FTS Tokenization

Dovecot Pro FTS Engine requires configuring FTS tokenization. Other FTS engines can also optionally use it.

The lib-fts tokenization library works in the following way:

  1. Language detection: When indexing, the text language is attempted to be detected. If the detection fails, the first listed language is used. When searching, the search is done using all the configured languages.

  2. Tokenization: The text is split to tokens (individual words).

    • Whitespace and other nonindexable characters are dropped.

    • Base64 sequences are looked for and skipped.

  3. Filtering: Tokens are normalized:

    • Normalization / lowercasing

    • Stemming

  4. Stopwords: A configurable list of words not to be indexed

Languages

The setting fts_languages lists languages FTS should detect. At least one language must be listed. The first language is the default language used in case detection fails.

Each added language makes the indexing and searching slightly slower, so it’s recommended not to add too many languages unnecessarily. The language detection performance can be improved by limiting the number of languages available for textcat, see fts_language_config.

Example:

plugin {
  fts_languages = en de
}

Tokenizers

List of tokenizers to use.

Example:

fts_tokenizers = generic email-address
fts_tokenizer_generic = algorithm=simple

See fts_tokenizers

Filters

List of filters to apply. Filters can be language specific.

Example:

fts_filters = normalizer-icu snowball stopwords
fts_filters_en = normalizer-icu snowball english-possessive stopwords

See fts_filters

On filter and tokenizer order

The filters and tokenizers are created in the order they are declared in their respective settings in the configuration file. They form a chain, where the first filter or tokenizer is the parent or grandparent of the rest. The direction of the data flow needs some special attention.

In filters, the data flows from parent to child, so tokens are first passed to the grandparent of all filters and then further down the chain. For some filtering chains the order is important. E.g. the snowball stemmer wants all input in lower case, so the filter lower casing the tokens will need to be listed before it.

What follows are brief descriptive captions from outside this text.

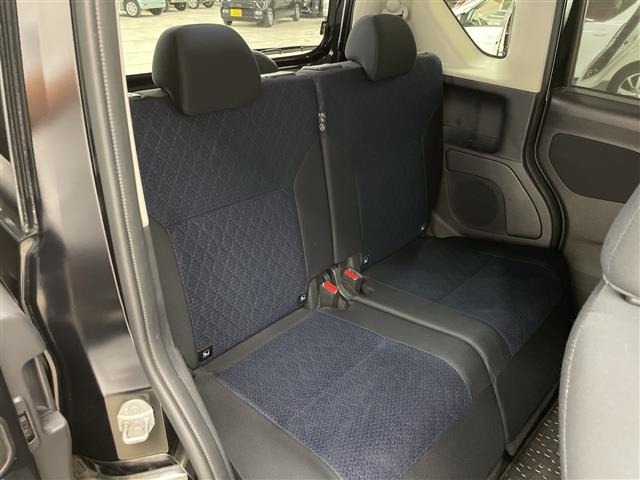 Nissan ROOX 2020 8192406-20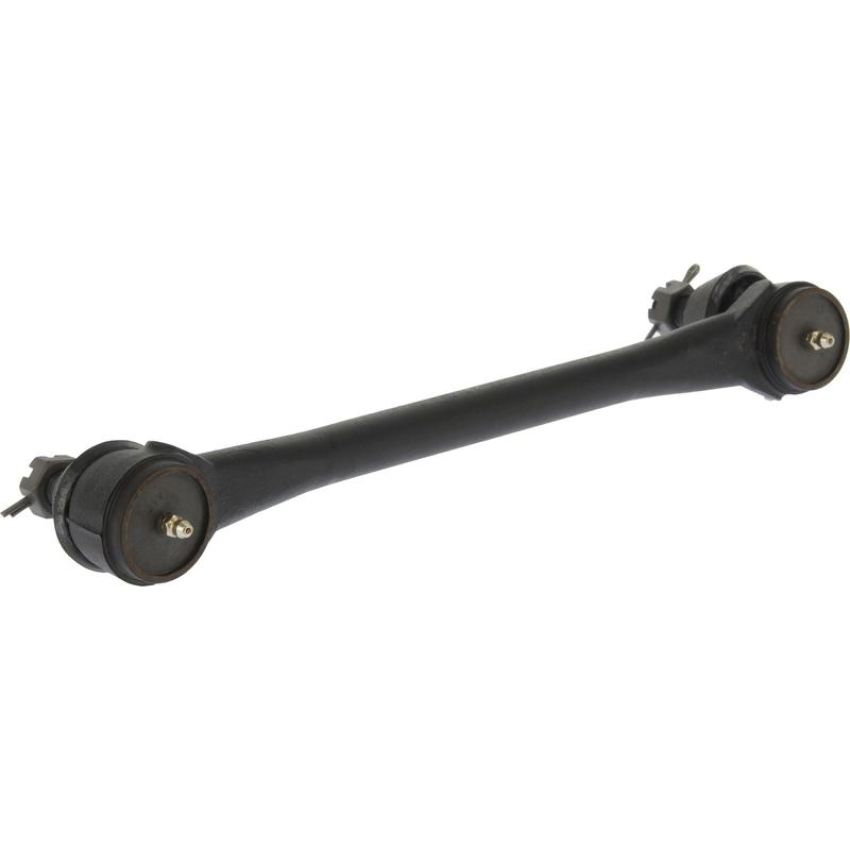 CENTRIC PARTS 626.65308 Centric Premium Drag Link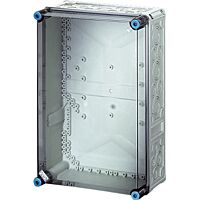 HENSEL Skříň Mi 90300 prázdná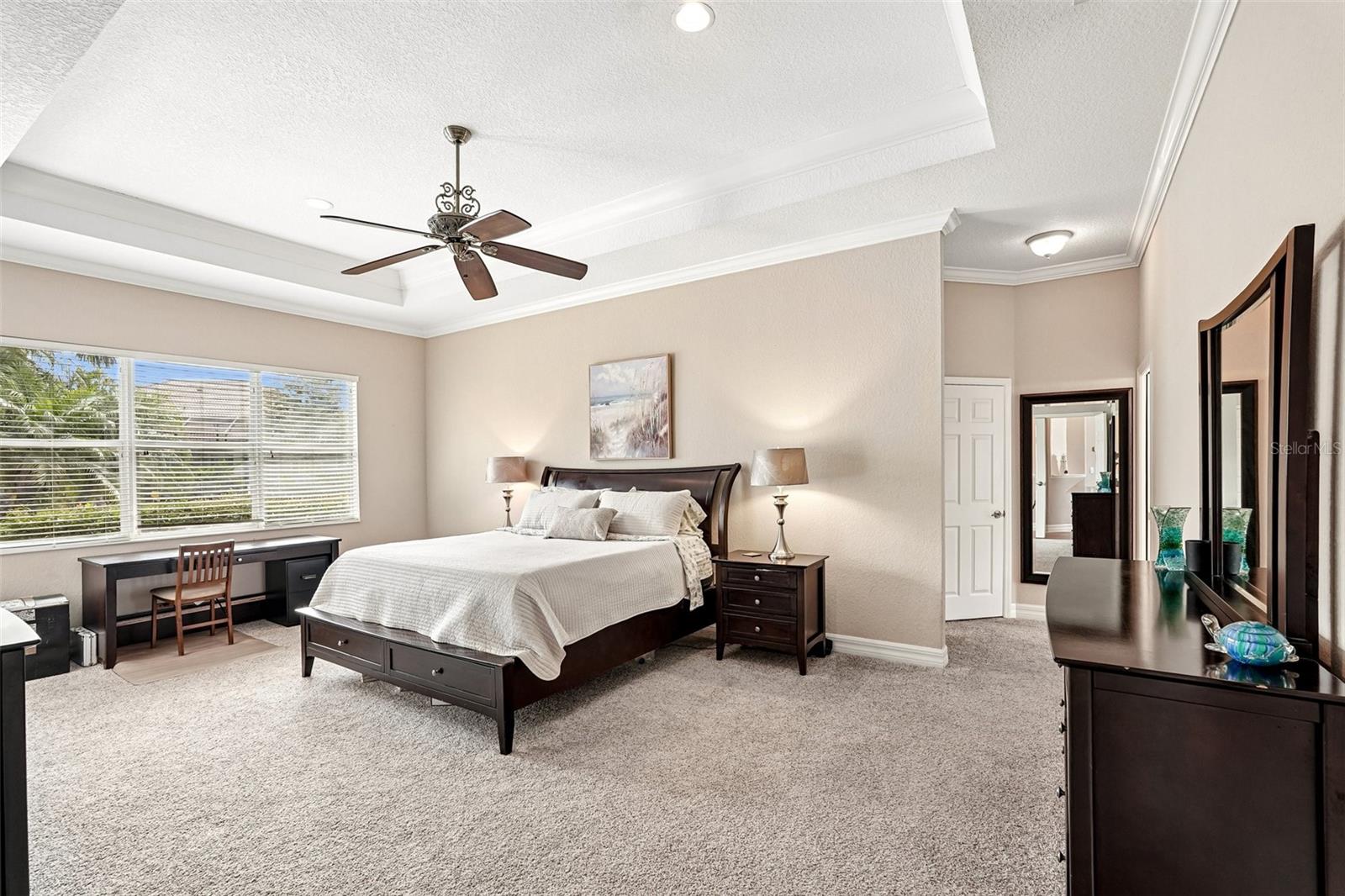 6615 BUTLERS CREST DR, BRADENTON, FL, 34203
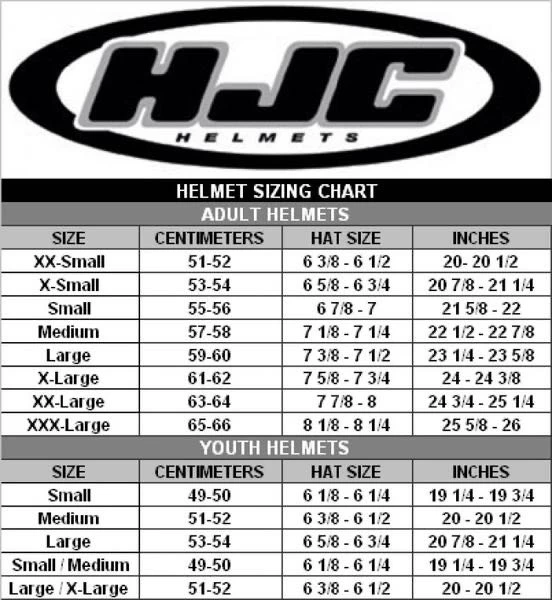 HJC RPHA-90 Rabrigo MC4HSF Helmet 2 HJC RPHA-90 Rabrigo MC4HSF Helmet - Image 2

In tokenizers however, the data however flows from child to parent. This means that the tokenizer listed ‘last’ gets the processed data ‘first’.

So, for filters data flows “left to right” through the filters listed in the configuration. In tokenizers the order is “right to left”.

Base64 detection

New in version v2.3.18.

Base64 sequences are looked for in the tokenization buffer and skipped when detected.

A base64 sequence is detected by:

  • an optional leader character comprised in leader-characters set,

  • a run of characters, all comprised in the base64-characters set, at least minimum-run-length long,

  • an end-of-buffer, or a trailer character comprised in trailer-characters set,

where:

  • leader-characters are: [ \t\r\n=:;?]

  • base64-characters are: [0-9A-Za-z/+]

  • trailer-characters are: [ \t\r\n=:;?]

  • minimum-run-length is: 50

  • minimum-run-count is: 1

e.g. (even single) 50-chars runs of characters in the base64 set are recognized as base64 and ignored in indexing.

If a base64 sequence happens to be split across different chunks of data, part of it might not be detected as base64. In this case, the undetected base64 fragment is still indexed. However, this happens rarely enough that it does not significantly impact the quality of the filter.

So far the above rule seems to give good results in base64 indexing avoidance. It also performs well in removing base64 fragments inside headers, like ARC-Seal, DKIM-Signature, X-SG-EID, X-SG-ID, including header-encoded parts (e.g. =?us-ascii?Q?...?= sequences).